### WHAT TO DO
Everything from the line holding "At what distance" to the end of the listing below should be copied exactly, line for line, minus the pictures.

-- start SOURCE RECORDS --

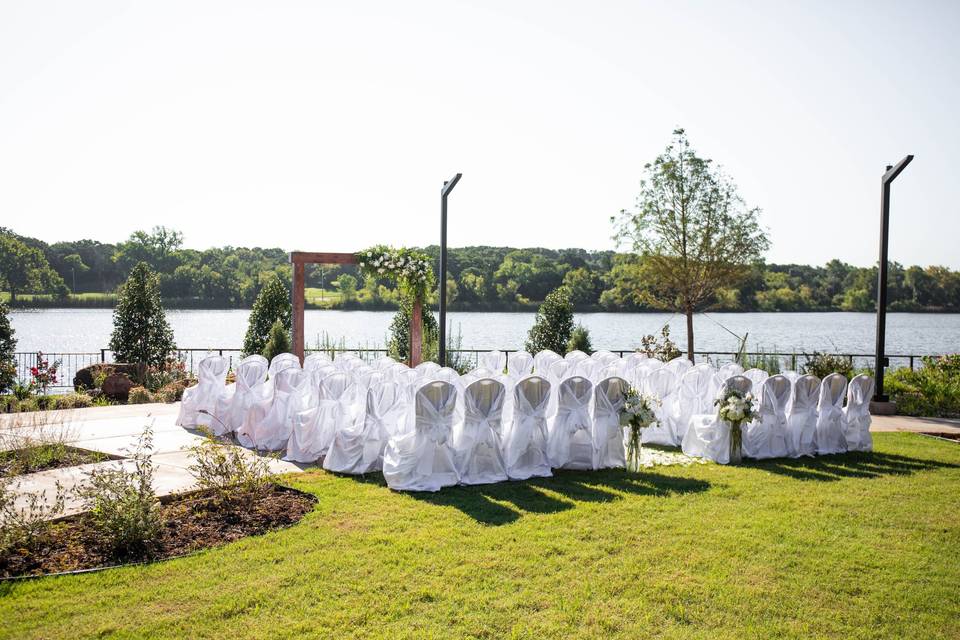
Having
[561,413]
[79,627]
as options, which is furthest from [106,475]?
[561,413]

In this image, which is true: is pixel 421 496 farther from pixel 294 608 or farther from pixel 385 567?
pixel 294 608

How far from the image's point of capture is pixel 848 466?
8.11 metres

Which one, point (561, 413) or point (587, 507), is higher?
point (561, 413)

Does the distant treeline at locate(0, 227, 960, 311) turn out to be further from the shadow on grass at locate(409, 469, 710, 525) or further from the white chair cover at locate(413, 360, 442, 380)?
the shadow on grass at locate(409, 469, 710, 525)

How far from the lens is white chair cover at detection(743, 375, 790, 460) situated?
853cm

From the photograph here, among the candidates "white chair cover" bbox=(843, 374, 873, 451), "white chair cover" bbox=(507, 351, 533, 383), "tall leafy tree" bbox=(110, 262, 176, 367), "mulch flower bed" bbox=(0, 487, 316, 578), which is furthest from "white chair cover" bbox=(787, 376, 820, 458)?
"tall leafy tree" bbox=(110, 262, 176, 367)

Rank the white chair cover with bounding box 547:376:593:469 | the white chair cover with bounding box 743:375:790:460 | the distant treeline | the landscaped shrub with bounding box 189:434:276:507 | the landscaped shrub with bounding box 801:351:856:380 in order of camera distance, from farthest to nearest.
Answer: the distant treeline
the landscaped shrub with bounding box 801:351:856:380
the white chair cover with bounding box 743:375:790:460
the white chair cover with bounding box 547:376:593:469
the landscaped shrub with bounding box 189:434:276:507

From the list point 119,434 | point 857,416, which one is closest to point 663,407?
point 857,416

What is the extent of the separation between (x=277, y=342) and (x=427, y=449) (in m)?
8.34

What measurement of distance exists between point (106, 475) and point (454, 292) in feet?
91.3

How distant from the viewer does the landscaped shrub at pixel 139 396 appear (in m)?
12.5

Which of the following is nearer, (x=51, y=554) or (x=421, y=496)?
(x=51, y=554)

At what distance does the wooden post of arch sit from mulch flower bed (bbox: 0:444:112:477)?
18.4 feet

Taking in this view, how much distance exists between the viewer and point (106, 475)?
5.25 m
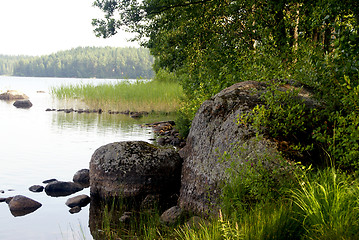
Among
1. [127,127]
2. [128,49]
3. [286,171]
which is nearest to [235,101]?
[286,171]

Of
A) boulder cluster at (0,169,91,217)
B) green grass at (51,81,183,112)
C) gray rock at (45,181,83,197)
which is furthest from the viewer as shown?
green grass at (51,81,183,112)

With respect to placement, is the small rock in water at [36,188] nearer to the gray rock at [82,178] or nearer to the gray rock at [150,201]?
the gray rock at [82,178]

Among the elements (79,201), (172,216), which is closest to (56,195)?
(79,201)

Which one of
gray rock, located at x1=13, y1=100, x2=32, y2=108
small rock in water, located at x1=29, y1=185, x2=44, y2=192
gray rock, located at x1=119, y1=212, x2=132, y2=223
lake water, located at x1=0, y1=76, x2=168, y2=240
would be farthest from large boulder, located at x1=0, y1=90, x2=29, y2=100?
gray rock, located at x1=119, y1=212, x2=132, y2=223

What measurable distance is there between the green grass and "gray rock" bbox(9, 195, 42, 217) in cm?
1731

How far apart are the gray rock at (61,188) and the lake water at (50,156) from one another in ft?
0.58

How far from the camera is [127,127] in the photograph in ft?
65.2

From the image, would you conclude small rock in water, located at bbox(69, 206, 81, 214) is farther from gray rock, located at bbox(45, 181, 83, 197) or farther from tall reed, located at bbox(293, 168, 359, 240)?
tall reed, located at bbox(293, 168, 359, 240)

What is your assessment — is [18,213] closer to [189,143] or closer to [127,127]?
[189,143]

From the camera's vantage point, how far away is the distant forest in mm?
106875

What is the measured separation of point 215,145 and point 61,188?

-- end SOURCE RECORDS --

### TASK RESULT
At what distance does the wooden post of arch sit from mulch flower bed (bbox: 0:444:112:477)?
18.4 feet

Taking in this view, how much distance exists between the viewer and point (106, 475)?
5.25 m
Among
1. [127,127]
2. [128,49]
3. [286,171]
which is nearest to [235,101]?
[286,171]

Of
A) boulder cluster at (0,169,91,217)
B) green grass at (51,81,183,112)
C) gray rock at (45,181,83,197)
which is furthest from the viewer as shown?
green grass at (51,81,183,112)

With respect to placement, is the small rock in water at [36,188] nearer to the gray rock at [82,178] or nearer to the gray rock at [150,201]?
the gray rock at [82,178]

Among the elements (79,201), (172,216), which is closest to (56,195)?
(79,201)

Which one of
gray rock, located at x1=13, y1=100, x2=32, y2=108
small rock in water, located at x1=29, y1=185, x2=44, y2=192
gray rock, located at x1=119, y1=212, x2=132, y2=223
lake water, located at x1=0, y1=76, x2=168, y2=240
would be farthest from large boulder, located at x1=0, y1=90, x2=29, y2=100?
gray rock, located at x1=119, y1=212, x2=132, y2=223

What measurable distance is there between the green grass and "gray rock" bbox(9, 195, 42, 217) in cm?
1731

How far apart are the gray rock at (61,188) and the lake water at (50,156) from one another in ft?
0.58

How far from the camera is [127,127] in the photograph in ft?
65.2

From the image, would you conclude small rock in water, located at bbox(69, 206, 81, 214) is farther from gray rock, located at bbox(45, 181, 83, 197) or farther from tall reed, located at bbox(293, 168, 359, 240)?
tall reed, located at bbox(293, 168, 359, 240)

What is your assessment — is [18,213] closer to [189,143] or closer to [127,127]?
[189,143]

From the camera's vantage point, how far away is the distant forest in mm?
106875

What is the measured separation of point 215,145 and point 61,188?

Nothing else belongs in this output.